CLARINS EYES PORTAL FOR U.S. E-TAIL

Byline: Jennifer Weil

PARIS — Groupe Clarins may spearhead the Europeans’ foray into U.S. beauty e-tailing. Olivier Courtin, vice president of research and development and member of the management board, told analysts at the beauty and fashion company’s annual financial meeting here April 7 that Clarins was mulling a portal that would group European prestige names and provide a platform for e-tail in the U.S.
Courtin would not reveal other possible partners in the venture, but he said, “We are talking about an investment of several hundreds of millions of French francs to set up this project.”
Establishing brick-and-click shops in the U.S. is particularly alluring to European high-end beauty manufacturers, which can’t sell electronically in their home markets due to selective distribution contracts. At present, Clarins has a Web site giving product information and beauty advice. According to Serge Rosinoer, the outgoing president of the board, that site could be swiftly changed into an e-tailer.
Also at the meeting, executives revealed Clarins’s two-pronged approach for 2000. “We would like to balance our activities within two areas — geographically, by reinforcing our presence in the U.S. and Japan, and product-wise,” by giving more weight to fragrances and color cosmetics while still gaining market share in skin care, said Christian Courtin, soon to be president of the board.
Last year, Europe represented 67.5 percent of the group’s sales of $660.4 million, while North America rang up 18 percent and Asia 8.9 percent.
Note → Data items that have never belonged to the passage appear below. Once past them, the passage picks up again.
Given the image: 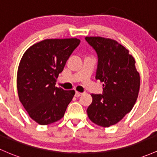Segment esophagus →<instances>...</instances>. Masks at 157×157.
Returning a JSON list of instances; mask_svg holds the SVG:
<instances>
[{
	"mask_svg": "<svg viewBox=\"0 0 157 157\" xmlns=\"http://www.w3.org/2000/svg\"><path fill=\"white\" fill-rule=\"evenodd\" d=\"M82 94V93H81V92H75V96L76 97H80V96H81Z\"/></svg>",
	"mask_w": 157,
	"mask_h": 157,
	"instance_id": "1",
	"label": "esophagus"
}]
</instances>
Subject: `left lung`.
Here are the masks:
<instances>
[{
  "label": "left lung",
  "mask_w": 157,
  "mask_h": 157,
  "mask_svg": "<svg viewBox=\"0 0 157 157\" xmlns=\"http://www.w3.org/2000/svg\"><path fill=\"white\" fill-rule=\"evenodd\" d=\"M85 39L98 53L96 80L104 83L103 94H91L87 114L95 124L109 127L132 110L139 95L140 75L134 58L117 41L101 36Z\"/></svg>",
  "instance_id": "1"
}]
</instances>
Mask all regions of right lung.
Segmentation results:
<instances>
[{"label":"right lung","instance_id":"right-lung-1","mask_svg":"<svg viewBox=\"0 0 157 157\" xmlns=\"http://www.w3.org/2000/svg\"><path fill=\"white\" fill-rule=\"evenodd\" d=\"M80 42L77 38L44 39L30 46L22 56L17 72L18 98L39 124H50L64 116L75 92L55 84Z\"/></svg>","mask_w":157,"mask_h":157}]
</instances>
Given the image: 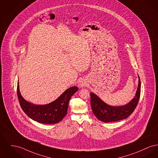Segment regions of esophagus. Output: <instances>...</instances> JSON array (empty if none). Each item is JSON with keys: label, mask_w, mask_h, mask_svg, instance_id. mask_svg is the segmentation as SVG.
Here are the masks:
<instances>
[{"label": "esophagus", "mask_w": 158, "mask_h": 158, "mask_svg": "<svg viewBox=\"0 0 158 158\" xmlns=\"http://www.w3.org/2000/svg\"><path fill=\"white\" fill-rule=\"evenodd\" d=\"M86 82L84 79H81L79 82V85L81 88H82L85 86H86Z\"/></svg>", "instance_id": "34e87169"}]
</instances>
Statistics for Japan were not broken out. All figures are converted at current exchange rates.
The breakdown of beauty volume for 1999 was skin care, 57 percent; makeup, 11.8 percent, and fragrance, 31.2 percent, the company reported. Implementing this new strategy, could entail “acquisitions or alliance,” Courtin said.
First-quarter cosmetics net sales were up 21 percent in the period to $181.1 million. Of that, skin care was up 14.4 percent, makeup rose 16.4 percent and fragrance had a 38.5 percent gain.
The couture division posted net volume of $13.59 million, down by 10.1 percent from the first quarter of 1999. In fashion, the couture division, which includes Thierry Mugler, is expected to stop losing money in 2001. It posted a 25.9 percent decrease in operating losses and sales of $40.73 million in 1999.